Yeah, the big 3 cloud markup is so high that most VPS providers can hike price 10x and they are still cheaper.
You can't run firecracker on AWS.
Even on older system types, you can provision .metal sizes and run anything on them.
You can with the newer instances that suport nested VM. There was a recent story about this here https://news.ycombinator.com/item?id=48556561.
Yes you can.
For self-hosting, have a look at what we're building with SlicerVM.com (disclosure: I'm the founder). Also runs just as well on Apple Silicon.

We run quite a few Slicer instances on mini PCs and Ryzen builds - also on Hetzner (and yes ouch 120 EUR / mo up to ~ 550 EUR / mo for 16core / 128GB RAM feels almost unfair)

Interesting. How does this compare to Firecracker? Also PhoenixNap looks really interesting. Do you happen to know if Linux software compatibility holds up on Ampere? 80 cores for $400 a month seems pretty good.
This reminds me of Fly.io's model off the top of my head, though its not a self-hosted firecracker as such.
I specifically complained to a fly.io staff on here about their "gotcha, b*tch" usage based pricing which they basically copied from AWS, and they stood by it and other people here backed them up. No one is giving me a pile of free money, so I can't risk that kind of thing.
Exactly what did we copy from AWS here? You could get a long way in our decisionmaking process generally by just consciously avoiding what AWS does.
The short version is it seems like a big "gotcha" that there is no way to limit bandwidth or spending on that or other resources ahead of time, and that might be a deliberate business model that is more aimed at well-funded startups or large companies that are monitoring costs much less closely than an individual or small business.
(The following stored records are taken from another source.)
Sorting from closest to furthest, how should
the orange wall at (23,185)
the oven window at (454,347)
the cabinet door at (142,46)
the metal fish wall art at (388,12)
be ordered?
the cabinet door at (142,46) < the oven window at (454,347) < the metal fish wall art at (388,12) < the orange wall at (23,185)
It's not necessarily too hard to just not dynamically spawn a bunch of machines, but the bandwidth one is going to sneak up on people.

Lots of people want limits. They might make sense for something like Sprites, where the end-users are often (but not always) individual developers. They're terrible for hosting fixed-function applications. The real gotcha is having limits, because that's the host effectively taking your app down for you.

I know talk is cheap, but I've been in the room for every one of these discussions over the last 6 years at Fly.io, and if we could have come up with a system to make limits workable, we would have done it. Charging for stuff you don't want is bad business, and we make our money from happy, growing customers (the open secret of hosting is that a huge chunk of usage is basically a loss leader search for a much smaller number of ultra-profitable customers).

These pricing models --- at least outside of AWS (I'm not cynical about them but their incentives are different from indies) --- are not meant to fuck you.

Cloudflare is cost effective for certain types of workloads, I've heard of businesses getting surprisingly far on the $5/mo worker plan.
At my day job, workers and sqlite-backed durable objects that quickly hibernate and quickly resume are quite nice, I prefer that to standard lambda.